Anyhow, I am working on my action plans. I have four broad plans, which I need to come up with specific small steps to achieve. Here are the four plans:
1) Become an environmentally responsible person.
2) Become healthier.
3) Develop my philosophy of life.
4) Contribute to the human legacy.
I know these are excessively broad. I bet I can even keep these action plans for next New Year. But, hopefully I will be steps closer to "perfection" in each one.
I do have smaller steps for each of these. I don't feel like writing them out right now, though. Plus, I think I need to develop better, more specific steps for some of them, which will take more thinking and effort than I'm willing to put forward tonight. I'm so ready to pass out.

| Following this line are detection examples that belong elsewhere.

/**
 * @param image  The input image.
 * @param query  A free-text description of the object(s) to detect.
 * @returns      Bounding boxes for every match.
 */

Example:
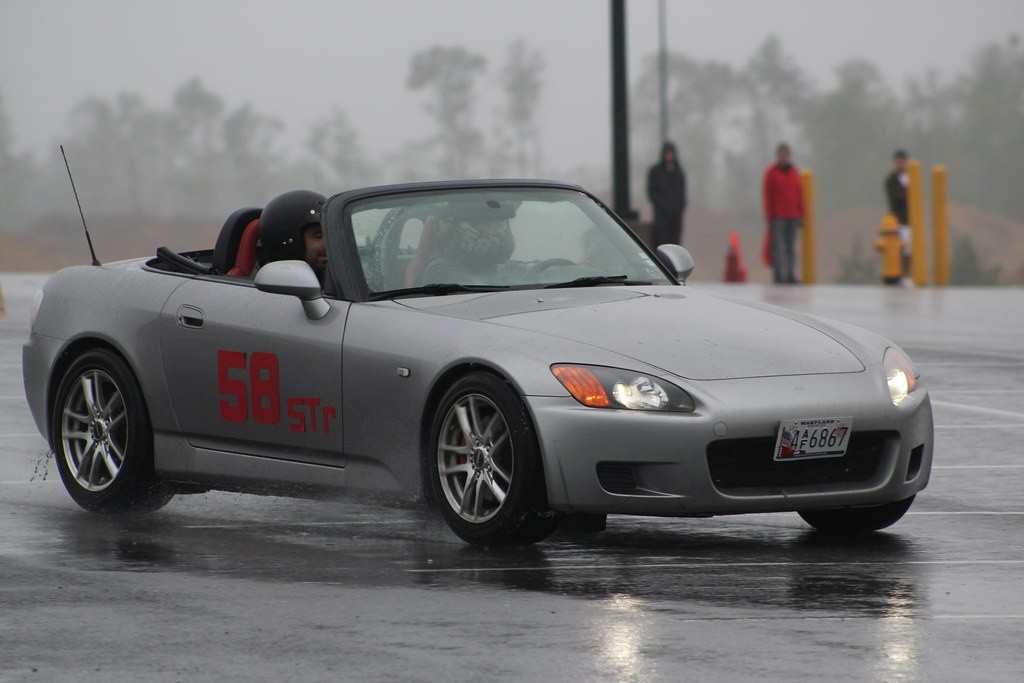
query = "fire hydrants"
[871,210,908,285]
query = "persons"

I read that recent Census data indicates that about three quarters of college freshmen say that their primary personal objective is "being financially well off". Back in the 70s, I guess college freshmen said that their objective was "developing a meaningful philosophy of life". Isn't it depressing that our society has become so money-focused? What does that say about America? Man, I want to push back and have a movement toward making life meaningful. I guess I don't know exactly what the meaning of life is, but I'm sure money isn't the meaning of life. Maybe money faciliates some meaningful life experiences, but it's not the reason that I exist.
I have so much more to say, but I feel completely wiped. I feel like I think about a million more things than I'm able to blog about lately.
Hopefully, I'll write more tomorrow or something. I also want to write about what I did over break. Jake should have pictures and I should be able to get those from him after Thursday.
I think I'm going to go to sleep and see if the airline calls me in the middle of the night. It's 9:30 and I can't keep my eyes open anymore.